TASK PROMPT: Each line of the listing that includes the string "this" needs to be located and copied.

DATA FOR PROCESSING:
───

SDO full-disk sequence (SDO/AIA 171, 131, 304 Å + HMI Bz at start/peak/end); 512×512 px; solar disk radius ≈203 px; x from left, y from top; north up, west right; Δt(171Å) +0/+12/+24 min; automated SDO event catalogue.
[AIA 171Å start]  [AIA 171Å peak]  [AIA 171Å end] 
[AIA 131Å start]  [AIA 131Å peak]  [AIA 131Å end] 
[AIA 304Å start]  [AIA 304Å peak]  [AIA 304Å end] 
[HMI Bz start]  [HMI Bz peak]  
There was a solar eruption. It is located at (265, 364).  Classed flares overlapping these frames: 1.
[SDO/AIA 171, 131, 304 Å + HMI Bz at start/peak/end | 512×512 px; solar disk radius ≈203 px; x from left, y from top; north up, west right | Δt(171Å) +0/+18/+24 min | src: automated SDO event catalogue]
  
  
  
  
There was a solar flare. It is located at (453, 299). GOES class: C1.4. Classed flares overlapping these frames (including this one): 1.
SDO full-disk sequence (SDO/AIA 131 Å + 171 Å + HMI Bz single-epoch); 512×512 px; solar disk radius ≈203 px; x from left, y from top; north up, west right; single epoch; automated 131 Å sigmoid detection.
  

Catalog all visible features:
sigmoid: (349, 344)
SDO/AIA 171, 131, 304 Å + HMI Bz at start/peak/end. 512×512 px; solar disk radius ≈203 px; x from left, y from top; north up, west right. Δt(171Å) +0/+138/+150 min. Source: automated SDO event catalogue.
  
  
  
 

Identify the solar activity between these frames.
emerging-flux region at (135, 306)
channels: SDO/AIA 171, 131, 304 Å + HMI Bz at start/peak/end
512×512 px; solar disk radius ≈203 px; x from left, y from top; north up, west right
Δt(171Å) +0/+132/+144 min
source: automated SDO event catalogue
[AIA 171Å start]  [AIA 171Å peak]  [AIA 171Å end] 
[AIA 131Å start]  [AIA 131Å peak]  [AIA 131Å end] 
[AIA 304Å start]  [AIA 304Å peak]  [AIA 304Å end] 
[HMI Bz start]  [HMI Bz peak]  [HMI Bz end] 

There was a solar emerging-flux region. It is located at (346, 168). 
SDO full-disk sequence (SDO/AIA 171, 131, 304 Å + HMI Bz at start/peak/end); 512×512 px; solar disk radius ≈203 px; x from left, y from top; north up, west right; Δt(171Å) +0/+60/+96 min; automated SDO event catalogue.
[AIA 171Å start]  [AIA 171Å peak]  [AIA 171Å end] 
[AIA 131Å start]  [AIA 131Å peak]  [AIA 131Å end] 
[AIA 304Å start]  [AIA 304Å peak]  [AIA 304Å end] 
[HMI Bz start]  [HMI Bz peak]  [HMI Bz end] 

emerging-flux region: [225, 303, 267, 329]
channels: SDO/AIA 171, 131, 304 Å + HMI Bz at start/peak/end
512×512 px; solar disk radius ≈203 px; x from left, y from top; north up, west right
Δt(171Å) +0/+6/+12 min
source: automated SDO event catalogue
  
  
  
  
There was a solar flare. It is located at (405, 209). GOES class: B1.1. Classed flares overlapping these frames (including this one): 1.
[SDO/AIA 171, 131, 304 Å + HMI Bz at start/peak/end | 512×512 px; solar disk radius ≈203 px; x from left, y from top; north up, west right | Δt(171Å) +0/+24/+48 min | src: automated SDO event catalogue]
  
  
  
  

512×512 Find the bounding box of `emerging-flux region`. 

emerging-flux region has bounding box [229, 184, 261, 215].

───

RESPONSE TO THE TASK:
There was a solar flare. It is located at (453, 299). GOES class: C1.4. Classed flares overlapping these frames (including this one): 1.
There was a solar flare. It is located at (405, 209). GOES class: B1.1. Classed flares overlapping these frames (including this one): 1.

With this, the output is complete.